=== Directive ===
Reproduce the forum thread on simplifying Word HTML from "3:02 am on Apr" up to and including "the project off.", changing every "demo" to "trial".

=== Text passage ===

----------------

Forum Moderators: open

Message Too Old, No Replies

Simplifying Word HTML

Making clean code in Word

         

MisterKen

1:32 am on Apr 6, 2004 (gmt 0)

10+ Year Member



Howdy,
We have a client who does not want to copy & paste their Word documents into Contribute.

...Ok...fine...

Is there a way to force Word to provide stripped HTML code (h1, h2, p, etc...)? I went to their site and had them download an extention that supposedly cleans it up. It did make it 'cleaner' but it is still messy.

Mohamed_E

2:41 am on Apr 6, 2004 (gmt 0)

WebmasterWorld Senior Member 10+ Year Member



HTML-Tidy has a command which cleans up Word generated HTML, but it is still messy.

How about saving as text and adding markup?

pshea

3:02 am on Apr 6, 2004 (gmt 0)

10+ Year Member



I would pretty much say fuggedabudit to asking MS to clean up their own code. There are a few third-party programs out there which attempt to do this; a couple of years ago, I even attempted to do a large research report for this website to answer this question. I found one which seemed promising, I believe it was something called "Word to Web" [or close to it], but they would not release their full program for demo, I grew frustrated with the restrictions of the demo and blew the project off.

Times change quickly in cyberspace and it would not surprise me that full releases of such programs are available today.

If it were my job assignment and important to determine an answer to this question, I would print out a list of the Fortune 100, get on the phone, call each company, ask to speak to the webmaster and ask them the question.

My thoughts on your having success in reverting to the phone is (a) who calls the webmaster for XXX big.corp and asks them a question they can relate to? It's is a low-percentage call with a high-percentage chance for response (b) what are the chances they have solved this problem with dogged creativity for their intranet [high, I think], and finally (c) if you ask, they will spill their beans because you will be the first one to have expressed any interest at all in the details.

Interest in your experience with this question will be high, best of luck and good wishes.

-pshea

MisterKen

3:47 pm on Apr 6, 2004 (gmt 0)

10+ Year Member



Well..I thought pshea might be right and I did a bit more digging. I came up with WordCleaner [wordcleaner.com].

I downloaded the trial version and I think, with a bit work on both client and our side, it will strip out the 'garbage'.

If the client can discipline themselves to use H1, H2 tags in their file, WordCleaner takes out the font and span tags.

It's a pretty good tool from what I can see. There is also a level of customization that you can create as well.

----------------

=== Information supplied ===
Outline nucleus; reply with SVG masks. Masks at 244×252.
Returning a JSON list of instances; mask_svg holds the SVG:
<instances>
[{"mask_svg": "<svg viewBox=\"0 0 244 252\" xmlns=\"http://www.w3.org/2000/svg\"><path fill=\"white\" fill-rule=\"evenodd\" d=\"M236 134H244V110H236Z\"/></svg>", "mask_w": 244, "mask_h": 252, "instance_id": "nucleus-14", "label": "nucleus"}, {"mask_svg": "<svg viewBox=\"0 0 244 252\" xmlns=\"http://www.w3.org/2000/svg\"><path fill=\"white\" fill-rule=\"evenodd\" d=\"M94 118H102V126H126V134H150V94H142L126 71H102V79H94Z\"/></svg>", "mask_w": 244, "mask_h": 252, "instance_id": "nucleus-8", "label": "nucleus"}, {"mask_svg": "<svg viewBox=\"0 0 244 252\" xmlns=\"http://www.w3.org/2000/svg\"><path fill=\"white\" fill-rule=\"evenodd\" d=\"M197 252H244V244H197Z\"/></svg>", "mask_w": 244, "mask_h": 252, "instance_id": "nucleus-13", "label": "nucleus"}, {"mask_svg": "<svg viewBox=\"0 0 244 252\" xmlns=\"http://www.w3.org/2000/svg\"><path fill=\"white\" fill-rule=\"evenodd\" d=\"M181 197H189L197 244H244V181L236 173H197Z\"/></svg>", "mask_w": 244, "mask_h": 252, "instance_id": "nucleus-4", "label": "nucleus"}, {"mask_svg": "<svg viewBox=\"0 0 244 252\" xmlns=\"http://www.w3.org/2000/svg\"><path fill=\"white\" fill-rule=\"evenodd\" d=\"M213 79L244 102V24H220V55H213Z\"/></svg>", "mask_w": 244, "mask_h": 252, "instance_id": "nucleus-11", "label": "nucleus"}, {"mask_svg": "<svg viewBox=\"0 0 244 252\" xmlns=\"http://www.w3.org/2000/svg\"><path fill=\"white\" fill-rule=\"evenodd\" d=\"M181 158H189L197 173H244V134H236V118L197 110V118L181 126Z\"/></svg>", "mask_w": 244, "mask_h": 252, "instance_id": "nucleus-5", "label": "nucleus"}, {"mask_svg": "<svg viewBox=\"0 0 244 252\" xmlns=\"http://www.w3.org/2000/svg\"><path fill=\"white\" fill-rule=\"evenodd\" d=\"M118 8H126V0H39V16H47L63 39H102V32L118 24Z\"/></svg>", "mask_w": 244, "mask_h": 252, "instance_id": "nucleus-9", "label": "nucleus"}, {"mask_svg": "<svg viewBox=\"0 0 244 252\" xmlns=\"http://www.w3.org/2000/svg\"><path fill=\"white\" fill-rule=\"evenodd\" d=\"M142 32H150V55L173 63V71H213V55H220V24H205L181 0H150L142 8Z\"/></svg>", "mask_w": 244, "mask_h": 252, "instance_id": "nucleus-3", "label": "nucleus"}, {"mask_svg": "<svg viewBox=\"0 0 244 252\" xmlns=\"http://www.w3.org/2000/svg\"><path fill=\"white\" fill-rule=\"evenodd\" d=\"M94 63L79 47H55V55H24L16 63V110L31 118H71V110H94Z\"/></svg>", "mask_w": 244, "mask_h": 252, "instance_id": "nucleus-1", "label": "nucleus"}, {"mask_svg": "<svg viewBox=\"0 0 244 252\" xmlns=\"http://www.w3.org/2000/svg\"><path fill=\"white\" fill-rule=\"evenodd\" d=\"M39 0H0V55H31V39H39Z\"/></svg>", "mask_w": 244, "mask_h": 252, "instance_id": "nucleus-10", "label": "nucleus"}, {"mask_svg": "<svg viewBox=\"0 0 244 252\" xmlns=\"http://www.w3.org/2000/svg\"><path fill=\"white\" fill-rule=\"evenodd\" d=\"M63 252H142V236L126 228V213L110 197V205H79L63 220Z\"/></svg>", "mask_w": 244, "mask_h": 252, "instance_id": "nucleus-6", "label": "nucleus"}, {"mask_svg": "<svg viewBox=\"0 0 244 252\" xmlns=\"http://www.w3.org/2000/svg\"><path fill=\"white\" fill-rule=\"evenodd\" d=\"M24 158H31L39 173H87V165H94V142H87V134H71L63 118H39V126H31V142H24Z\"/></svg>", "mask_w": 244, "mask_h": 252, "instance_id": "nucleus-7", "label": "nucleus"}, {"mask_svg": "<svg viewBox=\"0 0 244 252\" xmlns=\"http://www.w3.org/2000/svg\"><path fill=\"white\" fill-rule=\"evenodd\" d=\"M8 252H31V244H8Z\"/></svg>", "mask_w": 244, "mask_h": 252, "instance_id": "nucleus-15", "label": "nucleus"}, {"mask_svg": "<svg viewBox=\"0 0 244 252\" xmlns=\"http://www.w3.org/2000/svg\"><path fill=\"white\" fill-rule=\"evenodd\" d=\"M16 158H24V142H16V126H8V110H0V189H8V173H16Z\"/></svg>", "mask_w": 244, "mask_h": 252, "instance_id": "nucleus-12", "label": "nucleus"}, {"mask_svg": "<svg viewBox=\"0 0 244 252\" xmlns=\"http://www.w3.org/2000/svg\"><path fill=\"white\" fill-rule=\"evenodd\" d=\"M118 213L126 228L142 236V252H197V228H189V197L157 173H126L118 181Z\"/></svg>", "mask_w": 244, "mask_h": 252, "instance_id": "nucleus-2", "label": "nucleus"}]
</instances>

----------------

=== Completed exercise ===
3:02 am on Apr 6, 2004 (gmt 0)

10+ Year Member



I would pretty much say fuggedabudit to asking MS to clean up their own code. There are a few third-party programs out there which attempt to do this; a couple of years ago, I even attempted to do a large research report for this website to answer this question. I found one which seemed promising, I believe it was something called "Word to Web" [or close to it], but they would not release their full program for trial, I grew frustrated with the restrictions of the trial and blew the project off.